Anthony Bell

No. 55, 59, 94
- Position: Linebacker

Personal information
- Born: July 2, 1964 (age 61) Miami, Florida, U.S.
- Listed height: 6 ft 3 in (1.91 m)
- Listed weight: 235 lb (107 kg)

Career information
- High school: Boyd H. Anderson (Lauderdale Lakes, Florida)
- College: Michigan State
- NFL draft: 1986: 1st round, 5th overall pick

Career history
- St. Louis/Phoenix Cardinals (1986–1990); Detroit Lions (1991); Los Angeles Raiders (1992); Ottawa Rough Riders (1995);

Career NFL statistics
- Sacks: 11.0
- Fumble recoveries: 4
- Interceptions: 2
- Stats at Pro Football Reference

= Anthony Bell (American football) =

American football player (born 1964)

Anthony Dewitt Bell (born July 2, 1964) is an American former professional football player who was a linebacker for the St. Louis Cardinals of the National Football League (NFL). He played college football for the Michigan State Spartans and then was selected with the fifth overall pick in the first round of the 1986 NFL draft by the St. Louis Cardinals as the first linebacker selected in that year's draft under new Cardinals coach Gene Stallings.

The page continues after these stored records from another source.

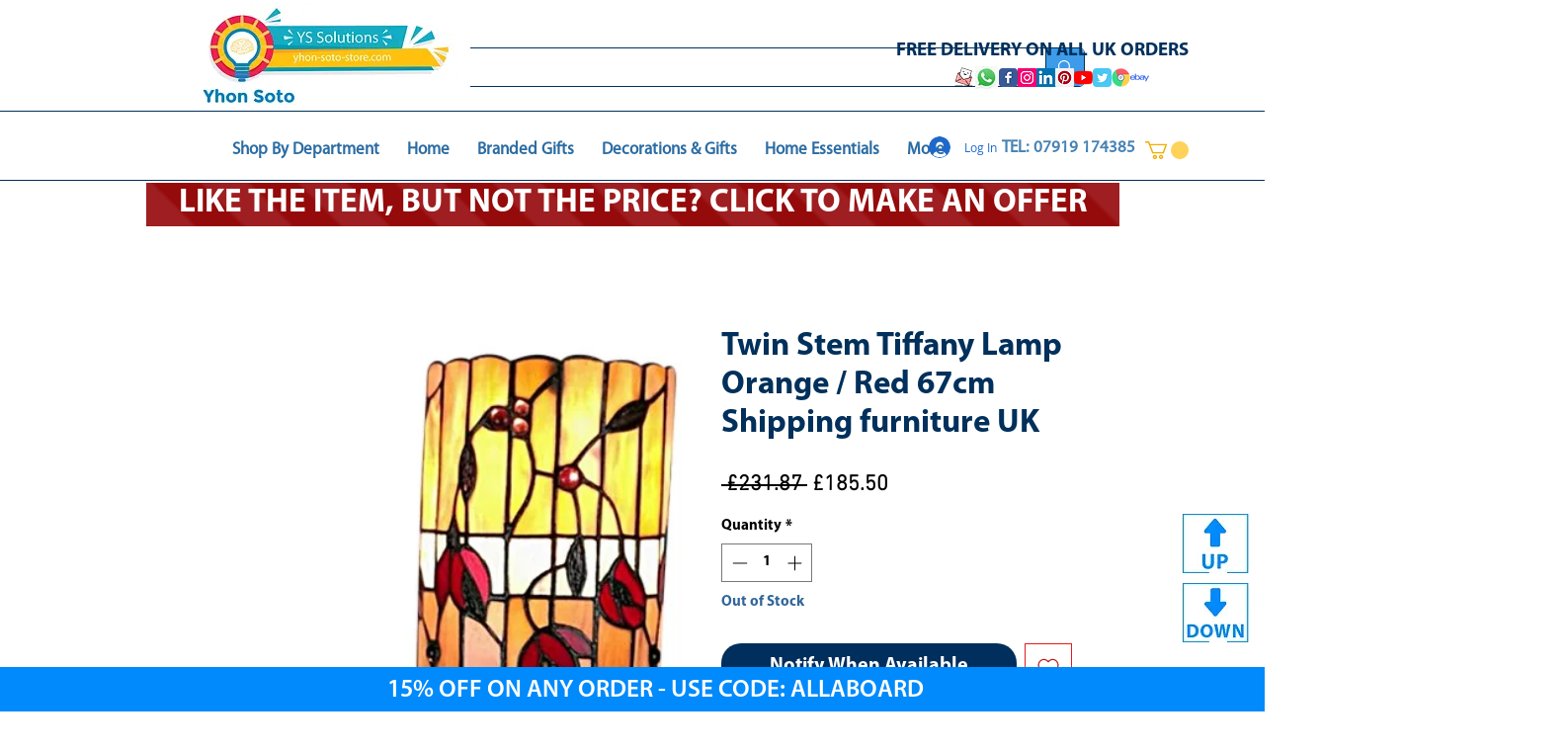

--- FILE ---
content_type: text/html; charset=utf-8
request_url: https://www.google.com/recaptcha/api2/aframe
body_size: 268
content:
<!DOCTYPE HTML><html><head><meta http-equiv="content-type" content="text/html; charset=UTF-8"></head><body><script nonce="M2ry7H0nEIQ2wImj3563DA">/** Anti-fraud and anti-abuse applications only. See google.com/recaptcha */ try{var clients={'sodar':'https://pagead2.googlesyndication.com/pagead/sodar?'};window.addEventListener("message",function(a){try{if(a.source===window.parent){var b=JSON.parse(a.data);var c=clients[b['id']];if(c){var d=document.createElement('img');d.src=c+b['params']+'&rc='+(localStorage.getItem("rc::a")?sessionStorage.getItem("rc::b"):"");window.document.body.appendChild(d);sessionStorage.setItem("rc::e",parseInt(sessionStorage.getItem("rc::e")||0)+1);localStorage.setItem("rc::h",'1769542057788');}}}catch(b){}});window.parent.postMessage("_grecaptcha_ready", "*");}catch(b){}</script></body></html>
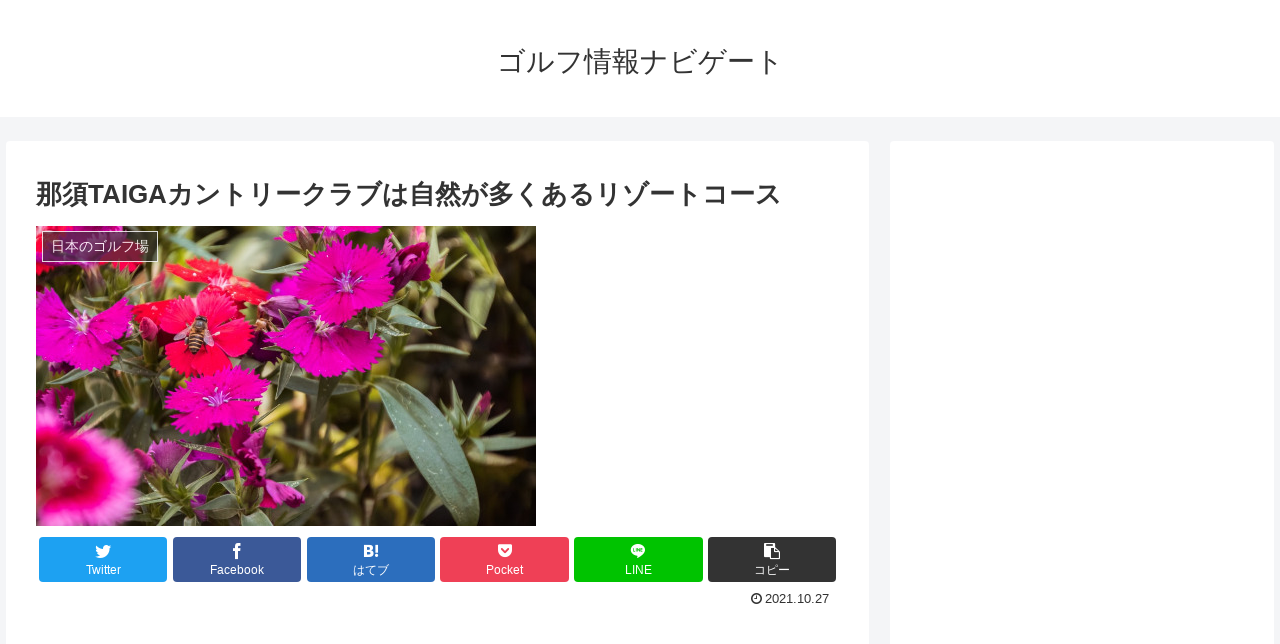

--- FILE ---
content_type: text/html; charset=utf-8
request_url: https://www.google.com/recaptcha/api2/aframe
body_size: 266
content:
<!DOCTYPE HTML><html><head><meta http-equiv="content-type" content="text/html; charset=UTF-8"></head><body><script nonce="HirrvAQfnHYxf7QpgClNog">/** Anti-fraud and anti-abuse applications only. See google.com/recaptcha */ try{var clients={'sodar':'https://pagead2.googlesyndication.com/pagead/sodar?'};window.addEventListener("message",function(a){try{if(a.source===window.parent){var b=JSON.parse(a.data);var c=clients[b['id']];if(c){var d=document.createElement('img');d.src=c+b['params']+'&rc='+(localStorage.getItem("rc::a")?sessionStorage.getItem("rc::b"):"");window.document.body.appendChild(d);sessionStorage.setItem("rc::e",parseInt(sessionStorage.getItem("rc::e")||0)+1);localStorage.setItem("rc::h",'1766459629589');}}}catch(b){}});window.parent.postMessage("_grecaptcha_ready", "*");}catch(b){}</script></body></html>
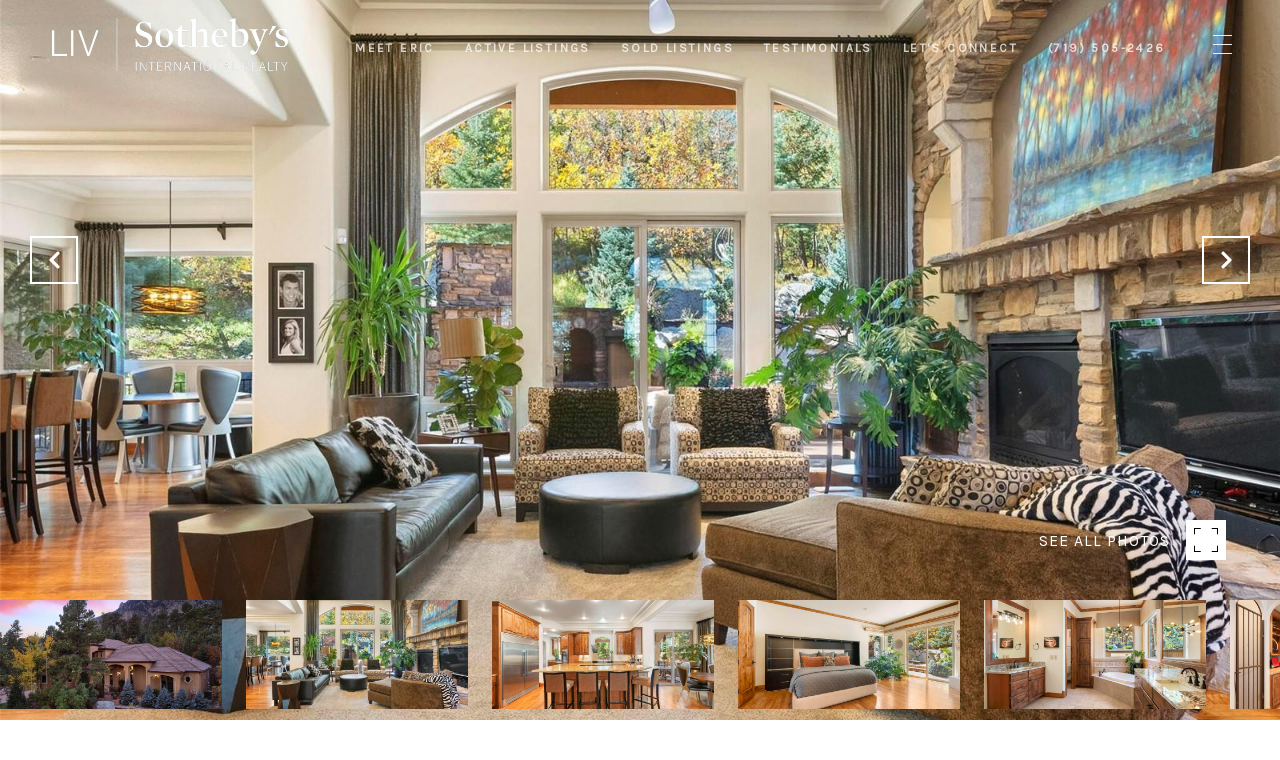

--- FILE ---
content_type: text/html; charset=utf-8
request_url: https://bss.luxurypresence.com/buttons/googleOneTap?companyId=f2e1847c-cb3d-49c5-8d4d-1715efd176e5&websiteId=3b798465-b197-4247-a48b-cb8e684c732d&pageId=d4ad90cc-0749-4678-bc11-0446c54316ab&sourceUrl=https%3A%2F%2Fericrileyscott.com%2Fproperties%2F6010-buttermere-drive-colorado-springs-co-80906-9771153&pageMeta=%7B%22sourceResource%22%3A%22properties%22%2C%22pageElementId%22%3A%2203ed8931-807f-4e64-bb5e-b3373aeebf50%22%2C%22pageQueryVariables%22%3A%7B%22property%22%3A%7B%22id%22%3A%2203ed8931-807f-4e64-bb5e-b3373aeebf50%22%7D%2C%22properties%22%3A%7B%22relatedNeighborhoodPropertyId%22%3A%2203ed8931-807f-4e64-bb5e-b3373aeebf50%22%2C%22sort%22%3A%22salesPrice%22%7D%2C%22neighborhood%22%3A%7B%7D%2C%22pressReleases%22%3A%7B%22propertyId%22%3A%2203ed8931-807f-4e64-bb5e-b3373aeebf50%22%7D%7D%7D
body_size: 2880
content:
<style>
  html, body {margin: 0; padding: 0;}
</style>
<script src="https://accounts.google.com/gsi/client" async defer></script>
<script>
const parseURL = (url) => {
    const a = document.createElement('a');
    a.href = url;
    return a.origin;
}

const login = (token, provider, source)  => {
  const origin = (window.location != window.parent.location)
    ? parseURL(document.referrer)
    : window.location.origin;  
  const xhr = new XMLHttpRequest();
  xhr.responseType = 'json';
  xhr.onreadystatechange = function() {
    if (xhr.readyState === 4) {
      const response = xhr.response;
      const msg = {
        event: response.status,
        provider: provider,
        source: source,
        token: token
      }
      window.parent.postMessage(msg, origin);
    }
  }
  xhr.withCredentials = true;
  xhr.open('POST', `${origin}/api/v1/auth/login`, true);
  xhr.setRequestHeader("Content-Type", "application/json;charset=UTF-8");
  xhr.send(JSON.stringify({
    token,
    provider,
    source,
    websiteId: '3b798465-b197-4247-a48b-cb8e684c732d',
    companyId: 'f2e1847c-cb3d-49c5-8d4d-1715efd176e5',
    pageId: 'd4ad90cc-0749-4678-bc11-0446c54316ab',
    sourceUrl: 'https://ericrileyscott.com/properties/6010-buttermere-drive-colorado-springs-co-80906-9771153',
    pageMeta: '{"sourceResource":"properties","pageElementId":"03ed8931-807f-4e64-bb5e-b3373aeebf50","pageQueryVariables":{"property":{"id":"03ed8931-807f-4e64-bb5e-b3373aeebf50"},"properties":{"relatedNeighborhoodPropertyId":"03ed8931-807f-4e64-bb5e-b3373aeebf50","sort":"salesPrice"},"neighborhood":{},"pressReleases":{"propertyId":"03ed8931-807f-4e64-bb5e-b3373aeebf50"}}}',
    utm: '',
    referrer: ''
  }));
}

function getExpirationCookie(expiresInMiliseconds) {
  const tomorrow  = new Date(Date.now() + expiresInMiliseconds); // The Date object returns today's timestamp
  return `ericrileyscott.com-SID=true; expires=${tomorrow.toUTCString()}; path=/; Secure; SameSite=None`;
}

function handleCredentialResponse(response) {
  document.cookie = getExpirationCookie(24 * 60 * 60 * 1000); // 1 day
  login(response.credential, 'GOOGLE', 'GOOGLE_SIGN_ON');
}

function handleClose() {
  const msg = {
    event: 'cancel',
    provider: 'GOOGLE',
    source: 'GOOGLE_SIGN_ON'
  }
  const origin = (window.location != window.parent.location)
    ? parseURL(document.referrer)
    : window.location.origin;
  window.parent.postMessage(msg, origin);
  document.cookie = getExpirationCookie(2 * 60 * 60 * 1000); // 2 hours
}

</script>
<div id="g_id_onload"
  data-client_id="673515100752-7s6f6j0qab4skl22cjpp7eirb2rjmfcg.apps.googleusercontent.com"
  data-callback="handleCredentialResponse"
  data-intermediate_iframe_close_callback="handleClose"
  data-state_cookie_domain = "ericrileyscott.com"
  data-allowed_parent_origin="https://ericrileyscott.com"
  data-skip_prompt_cookie="ericrileyscott.com-SID"
  data-cancel_on_tap_outside="false"
></div>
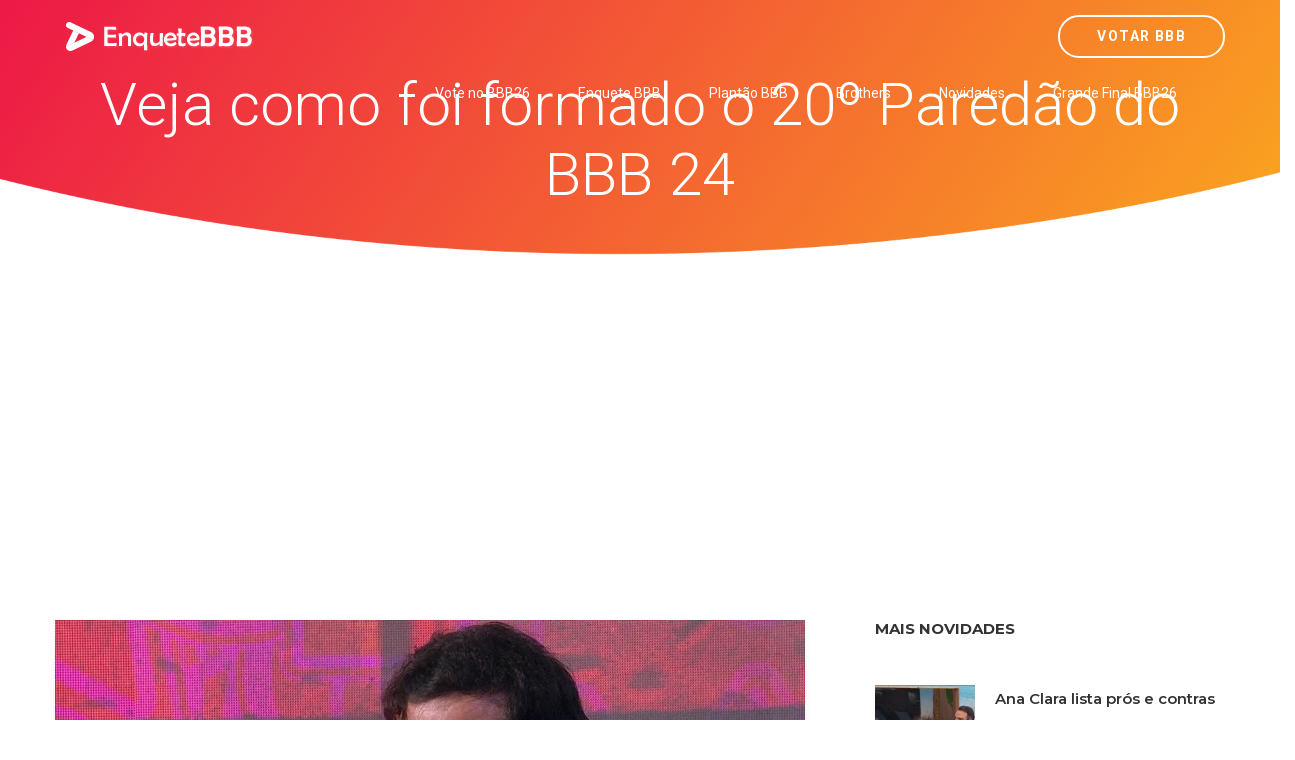

--- FILE ---
content_type: text/html; charset=utf-8
request_url: https://www.google.com/recaptcha/api2/aframe
body_size: 184
content:
<!DOCTYPE HTML><html><head><meta http-equiv="content-type" content="text/html; charset=UTF-8"></head><body><script nonce="ZMGkrOl44iZPKow0K6USZA">/** Anti-fraud and anti-abuse applications only. See google.com/recaptcha */ try{var clients={'sodar':'https://pagead2.googlesyndication.com/pagead/sodar?'};window.addEventListener("message",function(a){try{if(a.source===window.parent){var b=JSON.parse(a.data);var c=clients[b['id']];if(c){var d=document.createElement('img');d.src=c+b['params']+'&rc='+(localStorage.getItem("rc::a")?sessionStorage.getItem("rc::b"):"");window.document.body.appendChild(d);sessionStorage.setItem("rc::e",parseInt(sessionStorage.getItem("rc::e")||0)+1);localStorage.setItem("rc::h",'1769709863896');}}}catch(b){}});window.parent.postMessage("_grecaptcha_ready", "*");}catch(b){}</script></body></html>

--- FILE ---
content_type: application/javascript; charset=utf-8
request_url: http://cdn5.enquetebbb.com.br/js/custom.js
body_size: 1474
content:
(function($){"use strict"
$("#nav").onePageNav({currentClass:'active',changeHash:false,scrollSpeed:1050,});var scrT=$("a[href='#'].scroll-t");scrT.on("click",function(e){e.preventDefault();$("body,html").animate({scrollTop:$(document).height()},1200);});function screenshotSlider(){var screenshot=$("#screen-shot,#screen-shot2");if(screenshot.length){screenshot.owlCarousel({loop:true,margin:0,items:3,nav:true,dots:false,autoplay:true,navContainer:".screenshot_area",smartSpeed:2000,navText:['<i class="ti-angle-left"></i>','<i class="ti-angle-right"></i>'],responsiveClass:true,responsive:{0:{items:1,},400:{items:2,},500:{items:3,},992:{items:3,}},})}}screenshotSlider();function screenShot(){var screenshots_slider=$(".screenshots-slider");if(screenshots_slider.length){screenshots_slider.owlCarousel({loop:true,margin:30,items:3,autoplay:true,nav:false,smartSpeed:700,responsiveClass:true,responsive:{0:{items:1,},420:{items:2,},500:{items:3,},768:{items:3,},992:{items:3,}},})}}screenShot();function testimonialSlider(){var testslider=$("#testimonial_carousel");if(testslider.length){testslider.owlCarousel({loop:true,margin:30,items:1,nav:true,dots:false,autoplay:true,navContainer:".testimonial_carousel",smartSpeed:2000,navText:['<i class="ti-arrow-left"></i>','<i class="ti-arrow-right"></i>']})}}testimonialSlider();function testimonialSliderthree(){var testsliderthree=$(".test-carousel-three");if(testsliderthree.length){testsliderthree.owlCarousel({loop:true,margin:30,items:1,nav:false,dots:true,autoplay:true,smartSpeed:2000,})}}testimonialSliderthree();function testSlidersix(){var testslider_6=$("#test_c_six");if(testslider_6.length){testslider_6.owlCarousel({loop:true,margin:0,items:2,nav:true,autoplay:true,navContainer:'.testimonial_area_two',smartSpeed:2000,navText:['<i class="fa fa-angle-left"></i>','<i class="fa fa-angle-right"></i>'],responsiveClass:true,responsive:{0:{items:1,},680:{items:2,},},})}}testSlidersix();function clientsSlider(){var clientslg_slider=$(".clients-lg-slider");if(clientslg_slider.length){clientslg_slider.owlCarousel({loop:true,margin:0,items:4,autoplay:true,smartSpeed:1000,nav:false,responsiveClass:true,responsive:{0:{items:1,},420:{items:2,},550:{items:3,},992:{items:4,}},})}}clientsSlider();function teamslider(){var teamS=$(".team-carousel");if(teamS.length){teamS.owlCarousel({loop:true,margin:30,items:3,nav:false,autoplay:true,smartSpeed:2000,responsiveClass:true,responsive:{0:{items:1,},420:{items:2,},768:{items:3,},992:{items:3,}},})}}teamslider();function blogslider(){var blogS=$("#blog-slider");if(blogS.length){blogS.owlCarousel({loop:true,margin:30,items:3,nav:false,autoplay:true,smartSpeed:2000,responsiveClass:true,responsive:{0:{items:1,},550:{items:2,},768:{items:2,},992:{items:3,}},})}}blogslider();function counting_data(){var counter=$(".counter");if(counter.length){counter.counterUp({delay:10,time:1000})}}counting_data();if($("#video-item,#video-items,.video_icon").length>0){$("#video-item,#video-items,.video_icon").magnificPopup({type:"iframe"});}function getSlide(){var wW=$(window).width();if(wW<201){return 1;}else if(wW<601){return 3;}return 5;}var mySwiper=$('.swiper-container').swiper({mode:'horizontal',autoplay:3000,loop:true,speed:400,slidesPerView:2,effect:'coverflow',slidesPerView:getSlide(),grabCursor:true,nextButton:'.swiper-button-next',prevButton:'.swiper-button-prev',keyboardControl:true,paginationClickable:true,coverflow:{rotate:0,stretch:0,depth:180,modifier:1,slideShadows:false}});$('#feel-the-wave').wavify({height:60,bones:7,amplitude:90,color:'rgba(255, 255, 255, 0.06)',speed:.21});$('#feel-the-wave-two').wavify({height:150,bones:8,amplitude:70,color:'rgba(255, 255, 255, 0.06)',speed:.24});$('#feel-the-wave-three').wavify({height:10,bones:5,amplitude:80,color:'rgba(255, 255, 255, 0.06)',speed:0.26});$(".js-videoPoster").on('click',function(ev){ev.preventDefault();var $poster=$(this);var $wrapper=$poster.closest('.js-videoWrapper');videoPlay($wrapper);});function videoPlay($wrapper){var $iframe=$wrapper.find('.js-videoIframe');var src=$iframe.data('src');$wrapper.addClass('videoWrapperActive');$iframe.attr('src',src);}$(".play-btn").on("click",function(ev){var $wrapper=$('.js-videoWrapper');var $iframe=$wrapper.find('.js-videoIframe');var src=$iframe.data('src');if($wrapper.hasClass('videoWrapperActive')){$wrapper.removeClass('videoWrapperActive');$iframe.attr('src','');}else{$wrapper.addClass('videoWrapperActive');$iframe.attr('src',src);}return false;});function blogmasonry(){var blogitems=$(".blog-masonry");if(blogitems.length){blogitems.imagesLoaded(function(){$(blogitems).isotope({layoutMode:'masonry',});})}}blogmasonry();})(jQuery);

While enrolled at Michigan State University in 1986, Bell was selected to receive the Chester Brewer Leadership Award which is presented to "a graduating senior for distinguished performance in athletics and scholarship, and for possessing a high degree of leadership qualities and skill."

After playing for the St. Louis/Phoenix Cardinals, Detroit Lions, and the Los Angeles Raiders, he was released in 1992 as a free agent. He played in the 1995 season for the Ottawa Rough Riders of the CFL, and retired soon thereafter.